提供された文章:
パナソニックグループは、総合エレクトロニクスメーカーとして、関連する事業分野について、国内外のグループ各社との緊密な連携のもとに、開発・生産・販売・サービス活動を展開しています。すべての事業活動は、グループで働く社員  はもとより、製品・サービスをご利用いただいているお客様、調達・販売などに関わっていただいているお取引先様、さらにはビジネスパートナーの皆様など、多くの方々に支えていただくことで成り立っています。従って、当社事業活動はこれらの方々にプラス・マイナスのインパクトを与える可能性があります。私たちは、「企業は社会の公器である」という経営理念を掲げる企業として、こうしたすべての人々の犠牲の上に自らの発展を図ることは許されず、権利を守り、心身の健康や幸せな人生に貢献する責任があると認識しています。

さらに、私たちは、グローバルで事業を展開しているグローバル企業として、すべての人々の人権に配慮しながら、事業活動において適用されるすべての法令を順守するとともに、「国際人権章典」や国際労働機関(ILO)の「労働における基本的原則および権利に関する宣言」で表明された国際的に認められた人権を尊重します。私たちの事業活動や製品・サービス、それらの取引などを通じて個人や労働者、社会への悪影響が想定される場合においても、その予防、軽減、是正に努めます。

また、購入先様やお取引先様などに対しても、人権・労働コンプライアンスに関する当社の方針、施策への理解と実行を求め、相互に協力しながら、サプライチェーンのリスクの監視、発現の防止や軽減、是正のための適切な措置に努めます。

具体的には、以下の活動に取り組んでいます。

  • 人権方針の策定・見直し
  • 人権啓発活動・人権デュー・ディリジェンス
  • サプライチェーンにおける人権リスクの対応
  • 救済メカニズムの整備・運用
  • ステークホルダーエンゲージメント

これらの活動については外部専門家のアドバイスも参考にしています。

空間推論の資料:
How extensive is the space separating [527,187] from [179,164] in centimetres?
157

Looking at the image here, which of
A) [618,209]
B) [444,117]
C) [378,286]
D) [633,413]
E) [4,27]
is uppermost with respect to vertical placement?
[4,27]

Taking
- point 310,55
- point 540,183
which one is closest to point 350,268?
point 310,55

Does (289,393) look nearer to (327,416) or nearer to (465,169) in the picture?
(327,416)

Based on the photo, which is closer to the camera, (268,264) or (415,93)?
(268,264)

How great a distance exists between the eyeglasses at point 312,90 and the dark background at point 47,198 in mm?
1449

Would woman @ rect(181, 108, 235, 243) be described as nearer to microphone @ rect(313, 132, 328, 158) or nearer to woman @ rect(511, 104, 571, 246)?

あなたの課題:
上にある人権への取り組みに関する文章を、「さらに、私たちは、グローバル」を含む語句から始め、「具体的には、以下の活動に取り組んでいます。」の後で終えて、一字も変えずに書き写してください。

課題の解答:
さらに、私たちは、グローバルで事業を展開しているグローバル企業として、すべての人々の人権に配慮しながら、事業活動において適用されるすべての法令を順守するとともに、「国際人権章典」や国際労働機関(ILO)の「労働における基本的原則および権利に関する宣言」で表明された国際的に認められた人権を尊重します。私たちの事業活動や製品・サービス、それらの取引などを通じて個人や労働者、社会への悪影響が想定される場合においても、その予防、軽減、是正に努めます。

また、購入先様やお取引先様などに対しても、人権・労働コンプライアンスに関する当社の方針、施策への理解と実行を求め、相互に協力しながら、サプライチェーンのリスクの監視、発現の防止や軽減、是正のための適切な措置に努めます。

具体的には、以下の活動に取り組んでいます。